> **Records from a data collection**

▼▼▼

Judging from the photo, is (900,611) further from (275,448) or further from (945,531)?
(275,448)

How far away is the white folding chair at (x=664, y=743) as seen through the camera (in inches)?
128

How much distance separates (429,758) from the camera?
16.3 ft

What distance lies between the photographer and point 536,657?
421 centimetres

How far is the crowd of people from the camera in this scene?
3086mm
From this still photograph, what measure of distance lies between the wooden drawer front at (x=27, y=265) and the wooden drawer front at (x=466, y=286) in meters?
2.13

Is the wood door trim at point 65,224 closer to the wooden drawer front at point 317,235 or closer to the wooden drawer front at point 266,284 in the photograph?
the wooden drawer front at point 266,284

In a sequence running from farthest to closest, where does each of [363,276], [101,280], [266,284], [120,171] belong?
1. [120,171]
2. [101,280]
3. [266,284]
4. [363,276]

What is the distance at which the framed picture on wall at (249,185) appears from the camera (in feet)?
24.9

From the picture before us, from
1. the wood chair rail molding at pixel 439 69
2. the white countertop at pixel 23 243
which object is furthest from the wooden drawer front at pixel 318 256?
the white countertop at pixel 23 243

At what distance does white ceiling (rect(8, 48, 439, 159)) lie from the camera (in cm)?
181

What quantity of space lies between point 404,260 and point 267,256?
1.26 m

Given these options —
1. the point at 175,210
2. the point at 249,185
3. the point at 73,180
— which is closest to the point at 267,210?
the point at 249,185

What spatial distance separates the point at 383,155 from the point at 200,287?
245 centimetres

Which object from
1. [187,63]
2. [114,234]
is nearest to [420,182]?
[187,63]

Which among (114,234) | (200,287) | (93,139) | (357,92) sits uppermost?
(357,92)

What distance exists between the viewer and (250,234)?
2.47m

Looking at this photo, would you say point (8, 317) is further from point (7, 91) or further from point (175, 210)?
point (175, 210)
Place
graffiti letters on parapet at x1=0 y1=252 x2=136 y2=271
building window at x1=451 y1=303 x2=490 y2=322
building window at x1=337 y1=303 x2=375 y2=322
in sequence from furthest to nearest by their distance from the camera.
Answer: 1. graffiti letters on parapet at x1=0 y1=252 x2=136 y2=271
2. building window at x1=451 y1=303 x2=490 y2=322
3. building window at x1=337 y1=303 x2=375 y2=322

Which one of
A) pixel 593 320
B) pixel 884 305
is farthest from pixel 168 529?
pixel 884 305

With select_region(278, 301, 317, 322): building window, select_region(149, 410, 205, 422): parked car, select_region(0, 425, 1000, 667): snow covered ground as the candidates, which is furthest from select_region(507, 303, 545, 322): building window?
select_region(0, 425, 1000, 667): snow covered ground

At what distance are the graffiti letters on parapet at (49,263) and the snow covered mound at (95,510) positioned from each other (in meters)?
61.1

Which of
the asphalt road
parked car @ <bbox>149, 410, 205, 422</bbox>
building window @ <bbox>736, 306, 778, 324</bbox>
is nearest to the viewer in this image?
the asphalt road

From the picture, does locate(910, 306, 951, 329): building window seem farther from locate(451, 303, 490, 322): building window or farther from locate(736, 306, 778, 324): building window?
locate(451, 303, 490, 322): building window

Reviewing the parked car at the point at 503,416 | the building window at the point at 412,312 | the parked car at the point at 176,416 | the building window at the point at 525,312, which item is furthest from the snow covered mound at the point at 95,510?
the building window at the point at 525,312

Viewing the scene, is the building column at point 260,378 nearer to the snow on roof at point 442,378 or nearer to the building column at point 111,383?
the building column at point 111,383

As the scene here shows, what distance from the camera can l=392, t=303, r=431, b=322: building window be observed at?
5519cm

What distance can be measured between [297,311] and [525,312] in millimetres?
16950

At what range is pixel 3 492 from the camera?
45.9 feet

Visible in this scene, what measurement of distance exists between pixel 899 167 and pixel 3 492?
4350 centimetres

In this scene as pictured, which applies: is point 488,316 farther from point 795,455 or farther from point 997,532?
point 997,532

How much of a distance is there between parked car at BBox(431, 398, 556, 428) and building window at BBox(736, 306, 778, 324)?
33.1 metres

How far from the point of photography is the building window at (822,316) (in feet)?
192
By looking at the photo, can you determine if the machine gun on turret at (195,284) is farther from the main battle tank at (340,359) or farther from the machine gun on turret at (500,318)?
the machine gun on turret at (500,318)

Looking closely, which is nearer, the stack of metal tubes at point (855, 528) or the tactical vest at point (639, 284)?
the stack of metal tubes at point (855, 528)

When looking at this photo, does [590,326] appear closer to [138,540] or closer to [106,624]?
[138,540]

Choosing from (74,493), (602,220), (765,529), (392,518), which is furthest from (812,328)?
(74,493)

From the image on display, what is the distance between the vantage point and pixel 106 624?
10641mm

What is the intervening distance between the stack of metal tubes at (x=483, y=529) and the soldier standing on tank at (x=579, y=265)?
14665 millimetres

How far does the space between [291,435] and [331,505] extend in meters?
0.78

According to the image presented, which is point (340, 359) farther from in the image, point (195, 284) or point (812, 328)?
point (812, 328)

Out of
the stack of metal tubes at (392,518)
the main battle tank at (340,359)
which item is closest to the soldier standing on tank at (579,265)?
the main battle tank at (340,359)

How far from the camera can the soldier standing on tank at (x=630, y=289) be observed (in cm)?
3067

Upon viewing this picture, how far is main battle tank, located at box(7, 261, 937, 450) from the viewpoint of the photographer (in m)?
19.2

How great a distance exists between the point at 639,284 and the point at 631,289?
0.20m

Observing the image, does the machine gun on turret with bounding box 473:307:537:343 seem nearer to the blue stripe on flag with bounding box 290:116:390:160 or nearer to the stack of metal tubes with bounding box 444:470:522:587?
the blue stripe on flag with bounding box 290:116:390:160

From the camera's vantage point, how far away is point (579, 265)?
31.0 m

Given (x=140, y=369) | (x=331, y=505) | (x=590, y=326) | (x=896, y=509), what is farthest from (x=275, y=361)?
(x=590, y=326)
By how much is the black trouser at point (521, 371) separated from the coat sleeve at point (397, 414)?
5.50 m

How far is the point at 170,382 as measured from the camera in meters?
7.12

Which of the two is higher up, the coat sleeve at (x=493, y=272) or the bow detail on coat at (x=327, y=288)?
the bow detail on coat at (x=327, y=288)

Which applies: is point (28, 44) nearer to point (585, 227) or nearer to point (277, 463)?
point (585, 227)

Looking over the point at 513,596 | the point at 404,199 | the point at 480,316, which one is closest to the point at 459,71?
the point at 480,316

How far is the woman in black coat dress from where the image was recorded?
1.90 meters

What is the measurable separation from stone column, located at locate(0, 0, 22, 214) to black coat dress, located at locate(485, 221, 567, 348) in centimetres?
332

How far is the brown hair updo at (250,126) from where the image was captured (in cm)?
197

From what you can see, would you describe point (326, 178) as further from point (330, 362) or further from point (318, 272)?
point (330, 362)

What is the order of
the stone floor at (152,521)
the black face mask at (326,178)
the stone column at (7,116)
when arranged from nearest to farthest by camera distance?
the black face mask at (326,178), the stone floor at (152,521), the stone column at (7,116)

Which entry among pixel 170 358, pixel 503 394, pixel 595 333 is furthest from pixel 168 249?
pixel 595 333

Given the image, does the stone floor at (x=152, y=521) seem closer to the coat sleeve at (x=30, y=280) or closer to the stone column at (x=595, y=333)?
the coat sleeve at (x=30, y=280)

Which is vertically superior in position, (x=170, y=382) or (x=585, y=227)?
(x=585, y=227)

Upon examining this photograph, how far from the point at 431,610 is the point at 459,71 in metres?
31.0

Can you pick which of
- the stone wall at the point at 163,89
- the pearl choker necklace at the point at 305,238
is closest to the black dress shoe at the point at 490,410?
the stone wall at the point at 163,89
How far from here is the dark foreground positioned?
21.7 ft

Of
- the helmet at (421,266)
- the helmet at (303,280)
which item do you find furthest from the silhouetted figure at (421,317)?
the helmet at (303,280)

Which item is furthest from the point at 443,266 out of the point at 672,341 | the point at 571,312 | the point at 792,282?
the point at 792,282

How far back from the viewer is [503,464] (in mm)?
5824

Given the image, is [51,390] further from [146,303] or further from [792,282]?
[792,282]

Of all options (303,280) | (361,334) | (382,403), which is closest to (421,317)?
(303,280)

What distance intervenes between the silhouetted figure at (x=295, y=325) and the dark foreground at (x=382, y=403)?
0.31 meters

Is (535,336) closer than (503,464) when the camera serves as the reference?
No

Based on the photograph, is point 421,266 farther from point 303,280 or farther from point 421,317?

▲▲▲

> **Problem description**
Copy verbatim the lines beginning with the one that contains "Which one of" and ending with the one that contains "33.1 metres", including both of those lines.

> **Solution to the exercise**
Which one of
A) pixel 593 320
B) pixel 884 305
is farthest from pixel 168 529?
pixel 884 305

With select_region(278, 301, 317, 322): building window, select_region(149, 410, 205, 422): parked car, select_region(0, 425, 1000, 667): snow covered ground as the candidates, which is furthest from select_region(507, 303, 545, 322): building window?
select_region(0, 425, 1000, 667): snow covered ground

At what distance are the graffiti letters on parapet at (49,263) and the snow covered mound at (95,510) positioned from each other (in meters)?
61.1

Which of
the asphalt road
parked car @ <bbox>149, 410, 205, 422</bbox>
building window @ <bbox>736, 306, 778, 324</bbox>
is nearest to the viewer in this image?
the asphalt road

From the picture, does locate(910, 306, 951, 329): building window seem farther from locate(451, 303, 490, 322): building window or farther from locate(736, 306, 778, 324): building window?
locate(451, 303, 490, 322): building window

Reviewing the parked car at the point at 503,416 | the building window at the point at 412,312 | the parked car at the point at 176,416 | the building window at the point at 525,312, which item is furthest from the snow covered mound at the point at 95,510?
the building window at the point at 525,312

Viewing the scene, is the building column at point 260,378 nearer to the snow on roof at point 442,378 or nearer to the building column at point 111,383?
the building column at point 111,383

As the scene here shows, what distance from the camera can l=392, t=303, r=431, b=322: building window be observed at?
5519cm

What distance can be measured between [297,311] and [525,312] in millimetres?
16950

At what range is pixel 3 492 from the camera?
45.9 feet

Visible in this scene, what measurement of distance exists between pixel 899 167 and pixel 3 492?
4350 centimetres

In this scene as pictured, which applies: is point 488,316 farther from point 795,455 or farther from point 997,532?
point 997,532

How much of a distance is there between parked car at BBox(431, 398, 556, 428) and building window at BBox(736, 306, 778, 324)?
33.1 metres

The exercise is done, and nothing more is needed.